Page excerpt:
Inspections performed by the US Public Health Service include an evaluation in the medical facilities of the documentation for gastrointestinal illness surveillance and outbreaks, and the availability of medical logs. If illness has occurred, then proper fecal samples should have been taken for analysis and the results posted. If possible a determination should be made about the etiology of the outbreak and the corrective conditions invoked to halt the outbreak and prevent it from occurring again. Cruise ships are inspected twice a year. They also are inspected if there is an outbreak of disease.
Oily Bilge Water
(See endnote 27, section 4)
Oily bilge water is a mixture of water, oily fluids, lubricants, degreasers, detergents, cleaning fluids, etc. created by leaks from various pieces of equipment, onboard spills, wash water, and wastewater from various pieces of equipment. Bilge water is the most common source of oil pollution from cruise ships. Bilge water may also contain solid waste including rags, metal shavings, paint, glass, and a variety of chemical substances making it a very complex potential source of ocean pollution. It may also include foreign plants and marine creatures that can cause invasive problems in the waters of the United States and overwhelm the existing fish and shellfish population. Bilge water may damage the propulsion systems and constitute a fire hazard. Cross-contamination may result from the impurities in bilge water being mixed with the impurities in the sludge tank which is used for storage of the wastes from the cleaning of the fuel oil before use. Oil can kill marine organisms, reduce their ability to survive within the given environment, and disrupt the structure and function of their ecosystems. It can also damage coral reefs, kill birds, and sicken marine animals.

Source data:
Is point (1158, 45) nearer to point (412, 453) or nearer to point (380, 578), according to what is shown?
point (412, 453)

Task brief: List every kind of solid waste that the text on cruise ship bilge water names as something bilge water may contain. The data were taken from a separate source and have no connection to the text on cruise ship bilge water.

Solution to this problem: Rags, metal shavings, paint, glass